Upregulation of lncRNA-XIST predicts the poor prognosis of PC patients. (A) The expression level of lncRNA-XIST was detected using qRT-PCR assay in PC tissues and their corresponding adjacent samples (n=139, ***P<0.001). (B) lncRNA-XIST expression was determined by qRT-PCR assay in tissues with different tumor-node-metastasis (TNM) stages (*P<0.05, **P<0.01, ***P<0.001). (C) Patients with high lncRNA-XIST expression had a worse prognosis when compared with patients with low lncRNA-XIST expression (P<0.001). (D) Expression of lncRNA-XIST was analyzed using qRT-PCR assay in 67 patients with PC pre-operation and post-operation (P<0.001). PC, pancreatic cancer; lncRNA, long non-coding RNA; XIST, X inactive-specific transcript.
Table II.
Relationship between lncRNA-XIST expression level (∆Ct) and clinicopathological characteristics of the PC patients.
| lncRNA-XIST | |||
|---|---|---|---|
| Characteristics | n (%) | Mean ± SD | P-value |
| Total no. of patients | 139 | ||
| Age (years) | 0.101 | ||
| >60 | 59 (42.4) | 11.85±1.73 | |
| ≤60 | 80 (57.6) | 11.19±2.69 | |
| Sex | 0.232 | ||
| Male | 89 (64.0) | 11.59±1.75 | |
| Female | 50 (36.0) | 12.02±2.45 | |
| Lymphatic metastasis | 0.235 | ||
| N0 | 94 (67.6) | 12.05±1.49 | |
| N1-N2 | 45 (32.4) | 11.71±1.73 | |
| Distal metastasis | 0.003b | ||
| M0 | 105 (75.5) | 11.98±1.06 | |
| M1 | 34 (24.5) | 11.14±2.16 | |
| TNM stage | 0.012a | ||
| 0, I, II | 91 (65.5) | 11.72±1.58 | |
| III, IV | 48 (34.5) | 10.96±1.83 |
P<0.05
P<0.01. PC, pancreatic cancer; lncRNA, long non-coding RNA; XIST, X inactive-specific transcript; TNM, tumor-node-metastasis.

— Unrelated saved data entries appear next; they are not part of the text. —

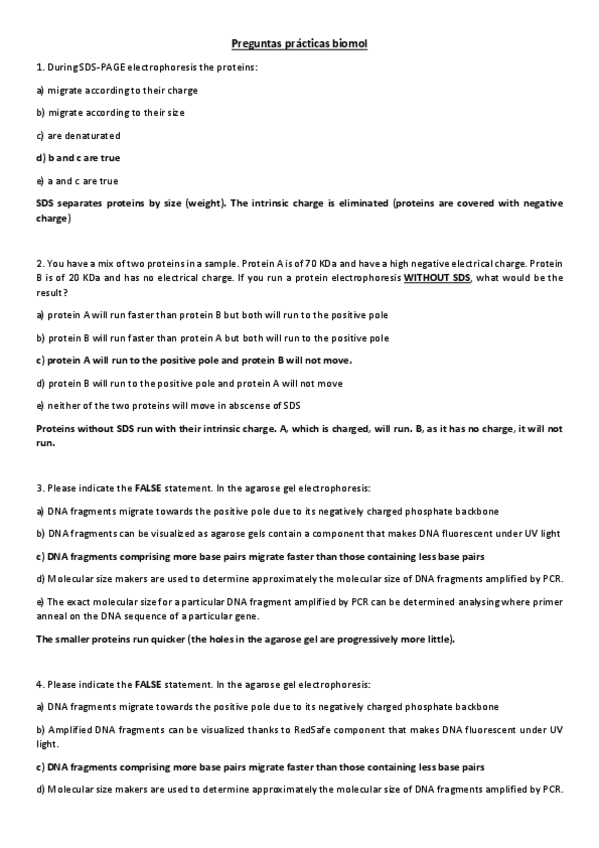 Preguntas prácticas biomol

1. During SDS-PAGE electrophoresis the proteins:

a) migrate according to their charge

b) migrate according to their size

c) are denaturated

d) b and c are true

e) a and c are true

SDS separates proteins by size (weight). The intrinsic charge is eliminated (proteins are covered with negative charge)

2. You have a mix of two proteins in a sample. Protein A is of 70 KDa and have a high negative electrical charge. Protein B is of 20 KDa and has no electrical charge. If you run a protein electrophoresis WITHOUT SDS, what would be the result?

a) protein A will run faster than protein B but both will run to the positive pole

b) protein B will run faster than protein A but both will run to the positive pole

c) protein A will run to the positive pole and protein B will not move.

d) protein B will run to the positive pole and protein A will not move

e) neither of the two proteins will move in abscense of SDS

Proteins without SDS run with their intrinsic charge. A, which is charged, will run. B, as it has no charge, it will not run.

3. Please indicate the FALSE statement. In the agarose gel electrophoresis:

a) DNA fragments migrate towards the positive pole due to its negatively charged phosphate backbone

b) DNA fragments can be visualized as agarose gels contain a component that makes DNA fluorescent under UV light

c) DNA fragments comprising more base pairs migrate faster than those containing less base pairs

d) Molecular size makers are used to determine approximately the molecular size of DNA fragments amplified by PCR.

e) The exact molecular size for a particular DNA fragment amplified by PCR can be determined analysing where primer anneal on the DNA sequence of a particular gene.

The smaller proteins run quicker (the holes in the agarose gel are progressively more little).

4. Please indicate the FALSE statement. In the agarose gel electrophoresis:

a) DNA fragments migrate towards the positive pole due to its negatively charged phosphate backbone

b) Amplified DNA fragments can be visualized thanks to RedSafe component that makes DNA fluorescent under UV light.

c) DNA fragments comprising more base pairs migrate faster than those containing less base pairs

d) Molecular size makers are used to determine approximately the molecular size of DNA fragments amplified by PCR.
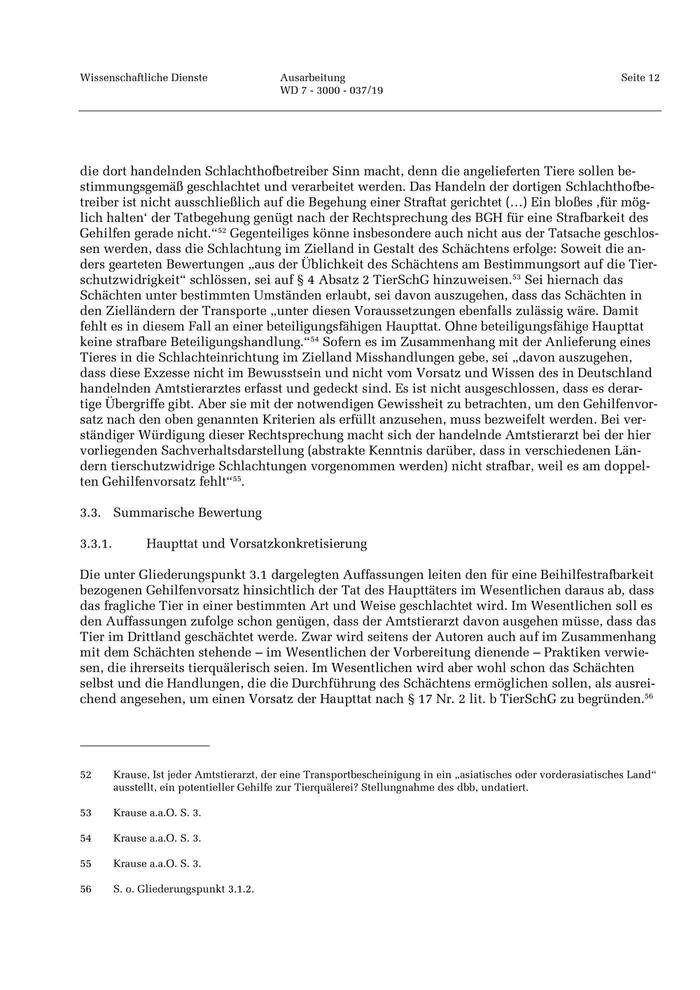 Wissenschaftliche Dienste

Ausarbeitung
WD 7 - 3000 - 037/19

Seite 12

die dort handelnden Schlachthofbetreiber Sinn macht, denn die angelieferten Tiere sollen bestimmungsgemäß geschlachtet und verarbeitet werden. Das Handeln der dortigen Schlachthofbetreiber ist nicht ausschließlich auf die Begehung einer Straftat gerichtet (…) Ein bloßes ‚für möglich halten' der Tatbegehung genügt nach der Rechtsprechung des BGH für eine Strafbarkeit des Gehilfen gerade nicht."$^{52}$ Gegenteiliges könne insbesondere auch nicht aus der Tatsache geschlossen werden, dass die Schlachtung im Zielland in Gestalt des Schächtens erfolge: Soweit die anders gearteten Bewertungen „aus der Üblichkeit des Schächtens am Bestimmungsort auf die Tierschutzwidrigkeit" schlössen, sei auf § 4 Absatz 2 TierSchG hinzuweisen.$^{53}$ Sei hiernach das Schächten unter bestimmten Umständen erlaubt, sei davon auszugehen, dass das Schächten in den Zielländern der Transporte „unter diesen Voraussetzungen ebenfalls zulässig wäre. Damit fehlt es in diesem Fall an einer beteiligungsfähigen Haupttat. Ohne beteiligungsfähige Haupttat keine strafbare Beteiligungshandlung."$^{54}$ Sofern es im Zusammenhang mit der Anlieferung eines Tieres in die Schlachteinrichtung im Zielland Misshandlungen gebe, sei „davon auszugehen, dass diese Exzesse nicht im Bewusstsein und nicht vom Vorsatz und Wissen des in Deutschland handelnden Amtstierarztes erfasst und gedeckt sind. Es ist nicht ausgeschlossen, dass es derartige Übergriffe gibt. Aber sie mit der notwendigen Gewissheit zu betrachten, um den Gehilfenvorsatz nach den oben genannten Kriterien als erfüllt anzusehen, muss bezweifelt werden. Bei verständiger Würdigung dieser Rechtsprechung macht sich der handelnde Amtstierarzt bei der hier vorliegenden Sachverhaltsdarstellung (abstrakte Kenntnis darüber, dass in verschiedenen Ländern tierschutzwidrige Schlachtungen vorgenommen werden) nicht strafbar, weil es am doppelten Gehilfenvorsatz fehlt"$^{55}$.

3.3. Summarische Bewertung

3.3.1. Haupttat und Vorsatzkonkretisierung

Die unter Gliederungspunkt 3.1 dargelegten Auffassungen leiten den für eine Beihilfestrafbarkeit bezogenen Gehilfenvorsatz hinsichtlich der Tat des Haupttäters im Wesentlichen daraus ab, dass das fragliche Tier in einer bestimmten Art und Weise geschlachtet wird. Im Wesentlichen soll es den Auffassungen zufolge schon genügen, dass der Amtstierarzt davon ausgehen müsse, dass das Tier im Drittland geschächtet werde. Zwar wird seitens der Autoren auch auf im Zusammenhang mit dem Schächten stehende – im Wesentlichen der Vorbereitung dienende – Praktiken verwiesen, die ihrerseits tierquälerisch seien. Im Wesentlichen wird aber wohl schon das Schächten selbst und die Handlungen, die die Durchführung des Schächtens ermöglichen sollen, als ausreichend angesehen, um einen Vorsatz der Haupttat nach § 17 Nr. 2 lit. b TierSchG zu begründen.$^{56}$

52 Krause, Ist jeder Amtstierarzt, der eine Transportbescheinigung in ein „asiatisches oder vorderasiatisches Land" ausstellt, ein potentieller Gehilfe zur Tierquälerei? Stellungnahme des dbb, undatiert.

53 Krause a.a.O. S. 3.

54 Krause a.a.O. S. 3.

55 Krause a.a.O. S. 3.

56 S. o. Gliederungspunkt 3.1.2.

XIST promotes PC tumor cell growth in vitro
To further explore the oncogenic roles of XIST on PC in vitro, the expression level of lncRNA-XIST was detected by qRT-PCR in human pancreatic ductal epithelial (HPDE) cells and PC cell lines (PANC-1, ASPC-1, MIA PaCa-2, HPAC, CFAPC-1, and BxPC-3). The results revealed that lncRNA-XIST expression was increased in the PC cell lines compared with that noted in the HPDE cells (P<0.05, P<0.01, P<0.001; Fig. 2A). According to the lncRNA-XIST expression level in PC cells, we established PC cell lines (BxPC-3 and PANC-1) with XIST stable overexpression or knockdown (shXIST), respectively. The results indicated that lncRNA-XIST may play a critical role in the progression of PC. As shown in Fig. 2B, the expression level of XIST was increased in the BxPC-3 cells transfected with XIST-overexpressing plasmid compared with the control. XIST expression was decreased in PANC-1 cells transfected with shXIST compared with the control. Overexpression of XIST significantly promoted BxPC-3 cell viability, and knockdown of XIST significantly inhibited PANC-1 cell viability (P<0.01, P<0.001; Fig. 2C and D). Then, we evaluated the effect of XIST on cell cycle distribution of the PC cells. In agreement with the above results, we found that overexpression of XIST observably decreased the percentage of cells in the G0/G1 stage and increased the percentage of cells in the S and G2/M stages; knockdown of XIST significantly induced cell cycle arrest in the G0/G1 stage and decreased the percentage of cells in the S and G2/M stages (P<0.05, P<0.01; Fig. 2E).
Figure 2.
XIST promotes PC cell growth in vitro. (A) Expression level of lncRNA-XIST was detected by qRT-PCR assay in human pancreatic ductal epithelial (HPDE) cells and PC cell lines (PANC-1, ASPC-1, MIA PaCa-2, HPAC, CFAPC-1 and BxPC-3). Each assay was performed for at least three biological replicates (*P<0.05, **P<0.01, ***P<0.001). (B) XIST expression was examined by qRT-PCR assay in BxPC-3 cells transfected with XIST plasmid and control, and PANC-1 cells transfected with shXIST and control. Relative expression was normalized to GAPDH expression (**P<0.01). (C) MTT assay was performed to measure the viability of BxPC-3 and PANC-1 cells treated as in B (**P<0.01). (D) Colony formation assay was used to detect the proliferation ability of the transfected cells. (E) Cell Cycle distribution was analyzed by flow cytometry in BxPC-3 and PANC-1 cells after transfection (**P<0.01, ***P<0.001). PC, pancreatic cancer; lncRNA, long non-coding RNA; XIST, X inactive-specific transcript.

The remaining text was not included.